Tasks to perform:
(A) In the time travel forum thread, what advice did grandpa simpson give homer on his wedding day?
(B) Continue the time travel forum thread with the next reply, starting right after the post about grandpa simpson's advice.

##### Source extract

And if time travel was possible, what would you change in history? or go to witness?
me I would...
-stop the hijackers on sept 11, kill them somehow
-see the birth of Christ
-go back to the day that I was born
-go to the titanic
-make myself rich like on back to the future with the almanac.. hahahah

Re: time travel
Monday, August 22, 2005 8:37 PM on j-body.org
You would also.....@!#$ up the future if you tried that. If time travel were possible, which I believe, in a sense, it is, then people would go and change @!#$ around to suit their needs, without regard to the implications on anyone else.





Re: time travel
Monday, August 22, 2005 8:40 PM on j-body.org
true man, that would probably happen, if remember off the simpsons, grandpa simpson gave homer some advice on his wedding day, if you have ever time travel don't touch anything.

##########
##### Collected material

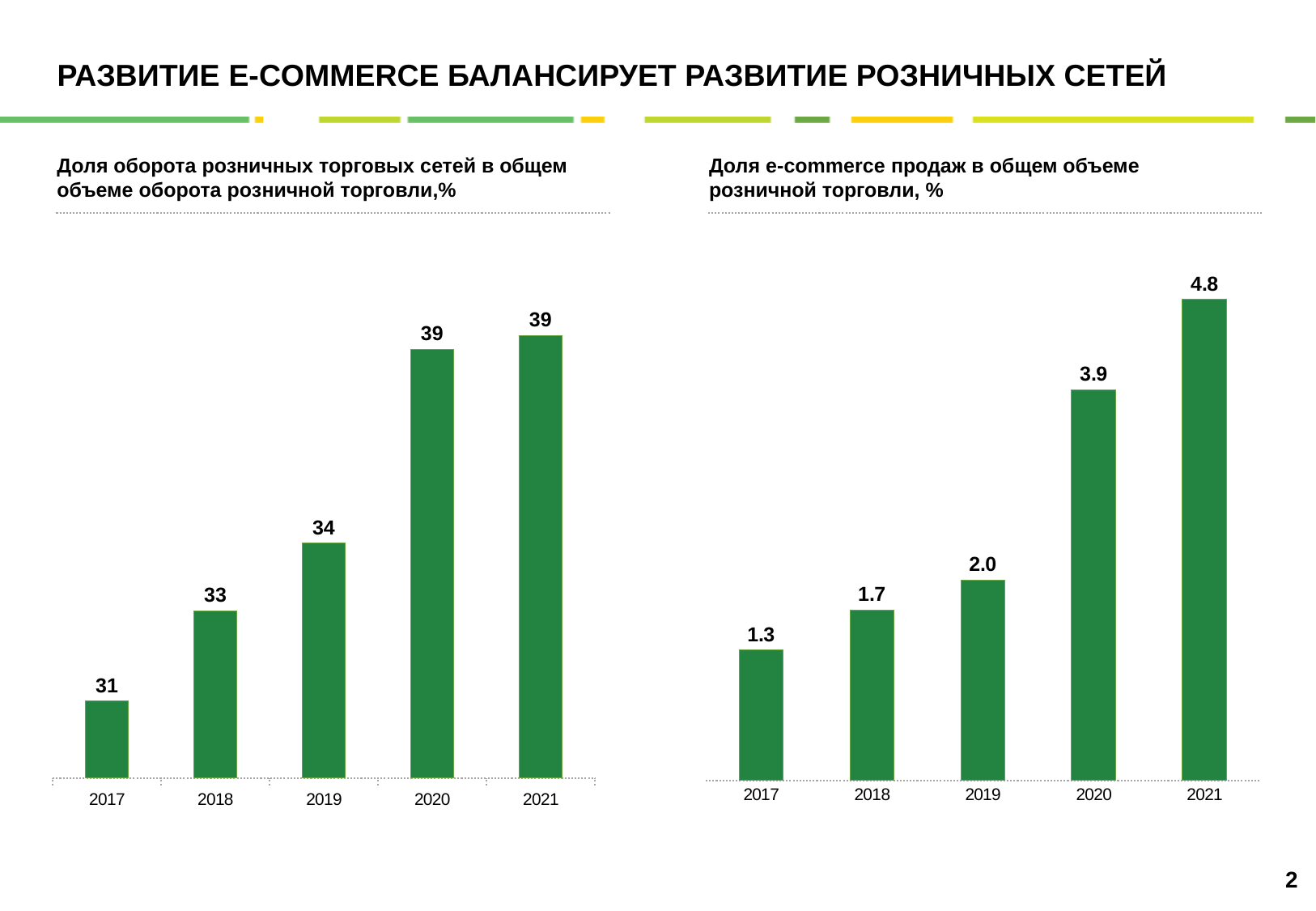
In the right chart, which is larger: the value for 2019 or the value for 2018? 2019 In the left chart, what is the value for 2021? 39 In the right chart, which year has the highest value? 2021 What type of chart is the right chart? bar chart How many years are shown on the x axis of the left chart? 5 In the right chart (share of e-commerce sales in total retail turnover), what is the value for 2020? 3.9 In the right chart, what is the difference between the values for 2021 and 2017? 3.5 What is the title of the right chart? Доля e-commerce продаж в общем объеме розничной торговли, % In the left chart, which year has the lowest value? 2017 In the right chart, do the values rise or fall from 2017 to 2021? rise In the left chart, what is the difference between the values for 2020 and 2018? 6 In the left chart (share of retail chains' turnover in total retail turnover), what is the value for 2019? 34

##########

Per-task outputs:
(A) If you ever time travel, don't touch anything.

(B)
Re: time travel
Monday, August 22, 2005 9:43 PM on j-body.org
Remember in Back to the Future when Marty went to the past and his mom started liking him? He started changing the future and his family was disappearing from the picture slowly....sadly that's what will happen. Also, it will get into the wrong hands (mainly the government) and they'll try to fix something in the past like make sure Watergate never happend and JFK wasn't in a convertable, stuff like that.

If I could go back in the past, I would change 2 things, I would have broken up with my ex girlfriend sooner and never punched my throttle and get caught doing 93 in a 65 (even though I really was doing about 100).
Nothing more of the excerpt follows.